Your objective: Format the lines as a Markdown table with the columns "Index" and "Content", omitting blank lines. Begin at the line that contains "How far is (x=158, y=663)" and stop after the line that contains "Answer: pixel 448".

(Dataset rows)

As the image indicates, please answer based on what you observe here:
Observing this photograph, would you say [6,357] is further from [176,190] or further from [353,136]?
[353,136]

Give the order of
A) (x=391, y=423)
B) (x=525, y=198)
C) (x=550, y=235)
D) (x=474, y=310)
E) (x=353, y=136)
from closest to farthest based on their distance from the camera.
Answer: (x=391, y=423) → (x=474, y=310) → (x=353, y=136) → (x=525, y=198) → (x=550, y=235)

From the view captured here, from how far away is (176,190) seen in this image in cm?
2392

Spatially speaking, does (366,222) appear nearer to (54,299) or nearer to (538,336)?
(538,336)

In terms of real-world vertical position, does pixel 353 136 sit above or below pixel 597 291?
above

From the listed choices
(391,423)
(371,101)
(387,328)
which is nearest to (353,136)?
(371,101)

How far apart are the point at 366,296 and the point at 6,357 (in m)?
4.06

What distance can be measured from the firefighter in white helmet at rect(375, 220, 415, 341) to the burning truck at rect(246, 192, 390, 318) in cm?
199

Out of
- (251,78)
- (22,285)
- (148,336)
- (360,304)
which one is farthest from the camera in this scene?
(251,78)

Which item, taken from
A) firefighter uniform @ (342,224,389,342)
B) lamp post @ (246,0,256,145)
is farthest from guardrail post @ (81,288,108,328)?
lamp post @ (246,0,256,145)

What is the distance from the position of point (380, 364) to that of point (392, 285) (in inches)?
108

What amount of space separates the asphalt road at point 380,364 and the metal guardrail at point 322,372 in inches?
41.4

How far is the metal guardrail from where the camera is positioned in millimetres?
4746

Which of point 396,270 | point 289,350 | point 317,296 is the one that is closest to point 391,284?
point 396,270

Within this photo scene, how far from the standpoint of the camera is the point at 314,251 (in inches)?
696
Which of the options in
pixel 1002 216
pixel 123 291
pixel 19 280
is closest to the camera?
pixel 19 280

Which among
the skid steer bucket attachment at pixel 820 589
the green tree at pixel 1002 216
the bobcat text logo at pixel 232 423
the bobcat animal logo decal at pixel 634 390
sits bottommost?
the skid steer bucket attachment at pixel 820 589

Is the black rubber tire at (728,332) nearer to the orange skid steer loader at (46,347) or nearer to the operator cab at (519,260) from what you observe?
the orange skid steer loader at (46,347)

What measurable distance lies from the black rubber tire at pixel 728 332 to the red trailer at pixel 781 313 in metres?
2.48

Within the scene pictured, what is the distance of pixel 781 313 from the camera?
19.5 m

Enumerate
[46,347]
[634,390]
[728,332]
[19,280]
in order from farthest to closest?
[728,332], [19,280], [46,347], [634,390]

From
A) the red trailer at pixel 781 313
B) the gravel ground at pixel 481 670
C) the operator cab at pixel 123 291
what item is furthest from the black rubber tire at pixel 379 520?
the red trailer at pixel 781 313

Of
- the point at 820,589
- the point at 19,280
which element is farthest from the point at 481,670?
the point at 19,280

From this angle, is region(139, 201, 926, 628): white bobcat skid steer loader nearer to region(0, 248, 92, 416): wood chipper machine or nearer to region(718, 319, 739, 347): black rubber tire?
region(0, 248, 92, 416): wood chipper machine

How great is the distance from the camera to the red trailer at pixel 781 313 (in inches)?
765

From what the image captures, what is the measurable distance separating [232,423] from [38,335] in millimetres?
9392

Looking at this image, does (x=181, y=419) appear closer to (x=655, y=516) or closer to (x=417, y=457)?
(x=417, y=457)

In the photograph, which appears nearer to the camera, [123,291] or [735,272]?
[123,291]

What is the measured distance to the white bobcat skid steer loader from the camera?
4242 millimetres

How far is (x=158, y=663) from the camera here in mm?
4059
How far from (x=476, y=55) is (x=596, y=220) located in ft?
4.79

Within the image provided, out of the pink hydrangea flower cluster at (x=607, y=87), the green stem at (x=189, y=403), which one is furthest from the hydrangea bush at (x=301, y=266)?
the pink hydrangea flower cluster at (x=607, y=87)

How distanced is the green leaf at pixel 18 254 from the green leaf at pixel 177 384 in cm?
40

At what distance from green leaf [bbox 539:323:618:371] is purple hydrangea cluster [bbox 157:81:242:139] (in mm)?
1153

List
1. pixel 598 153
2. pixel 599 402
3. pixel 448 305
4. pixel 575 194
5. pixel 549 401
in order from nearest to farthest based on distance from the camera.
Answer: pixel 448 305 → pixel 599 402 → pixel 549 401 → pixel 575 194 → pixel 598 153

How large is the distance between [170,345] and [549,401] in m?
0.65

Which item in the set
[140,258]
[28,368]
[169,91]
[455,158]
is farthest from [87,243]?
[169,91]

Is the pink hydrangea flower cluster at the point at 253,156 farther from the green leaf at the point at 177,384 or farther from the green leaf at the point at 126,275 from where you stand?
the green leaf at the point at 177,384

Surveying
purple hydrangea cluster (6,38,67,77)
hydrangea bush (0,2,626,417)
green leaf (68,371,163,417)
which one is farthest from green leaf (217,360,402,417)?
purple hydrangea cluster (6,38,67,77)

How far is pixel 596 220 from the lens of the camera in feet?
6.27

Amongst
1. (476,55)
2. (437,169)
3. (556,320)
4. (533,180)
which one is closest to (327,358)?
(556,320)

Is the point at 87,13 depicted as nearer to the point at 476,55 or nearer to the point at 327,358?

Worked solution:
| Index | Content |
|---|---|
| 1 | How far is (x=158, y=663) from the camera here in mm? |
| 2 | 4059 |
| 3 | How far from (x=476, y=55) is (x=596, y=220) located in ft? |
| 4 | 4.79 |
| 5 | Within the image provided, out of the pink hydrangea flower cluster at (x=607, y=87), the green stem at (x=189, y=403), which one is furthest from the hydrangea bush at (x=301, y=266)? |
| 6 | the pink hydrangea flower cluster at (x=607, y=87) |
| 7 | How distanced is the green leaf at pixel 18 254 from the green leaf at pixel 177 384 in cm? |
| 8 | 40 |
| 9 | At what distance from green leaf [bbox 539:323:618:371] is purple hydrangea cluster [bbox 157:81:242:139] (in mm)? |
| 10 | 1153 |
| 11 | List |
| 12 | 1. pixel 598 153 |
| 13 | 2. pixel 599 402 |
| 14 | 3. pixel 448 305 |
| 15 | 4. pixel 575 194 |
| 16 | 5. pixel 549 401 |
| 17 | in order from nearest to farthest based on distance from the camera. |
| 18 | Answer: pixel 448 305 → pixel 599 402 → pixel 549 401 → pixel 575 194 → pixel 598 153 |